Fig. 5 displays the schematic of interconnects between the ASIC display driver and micro-LED array. In this passive-matrix driving scheme, the LEDs on the same column are driven at different times. Data driver provides 256 PFM signals and the scan driver selects each row in sequence by providing high voltage (>3V) to LED pixels in the same row through the p-electrode stripes. Top views of ASIC display driver and micro-LED array are shown in Fig. 6. A total 448 electrode pads were allocated near the periphery of the micro-LED array for flip-chip bonding.

Fig. 6. Top views of ASIC display driver (left) and 256 x 192 micro-LED array (right) before flip-chip bonding.

IV. INDIUM BUMPING AND FLIP-CHIP PROCESS

Indium is used as a medium to electrically connect all electrode pads between the ASIC display driver and micro-LED array. As shown in Fig. 7(a), indium plates were deposited and formed on electrode pads of the micro-LED array by thermal evaporation and lift-off process. To form ball-shaped indium as shown in Fig. 7(b), the micro-LED array with indium plates were put into a reflow furnace at 220ºC for 1 minutes in a formic acid ambient. After the indium bumping process, the micro-LED array was flip-chip bonded onto the ASIC display driver to form passive-matrix LEDoS micro-displays as shown in Fig. 7(c). The alignment accuracy of the flip-chip bonder is 1µm.

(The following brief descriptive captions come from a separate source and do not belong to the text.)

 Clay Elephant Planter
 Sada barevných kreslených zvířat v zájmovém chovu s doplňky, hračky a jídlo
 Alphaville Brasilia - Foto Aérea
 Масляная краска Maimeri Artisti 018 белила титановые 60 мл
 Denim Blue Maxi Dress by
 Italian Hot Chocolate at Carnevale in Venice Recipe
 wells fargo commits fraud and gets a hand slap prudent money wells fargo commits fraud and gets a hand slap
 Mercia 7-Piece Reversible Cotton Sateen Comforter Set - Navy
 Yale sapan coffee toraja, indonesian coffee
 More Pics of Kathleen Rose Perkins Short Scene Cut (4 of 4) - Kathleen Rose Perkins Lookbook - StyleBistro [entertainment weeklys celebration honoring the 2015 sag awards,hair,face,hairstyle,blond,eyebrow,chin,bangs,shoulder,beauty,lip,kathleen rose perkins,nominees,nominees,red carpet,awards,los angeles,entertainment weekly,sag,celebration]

Fig. 7. Microscopic images of micro-LED array with (a) indium plates; (b) indium balls after reflow; (c) pressed indium after flip-chip bonding onto the ASIC display driver.

V. RESULTS

The brightness of blue LEDoS micro-displays was measured by a Spectrascan colorimeter. The maximum brightness of the LEDoS micro-displays was measured to be 1300 mcd/m2, at an average injection current of 20mA to the passive-matrix micro-LED array. The total power consumption of the micro-display is only 0.6W. The operating temperature of the LEDoS micro-display ranges from -55 to 125 °C, tested in Votsch thermal cycling chamber, demonstrating the robustness in harsh environment.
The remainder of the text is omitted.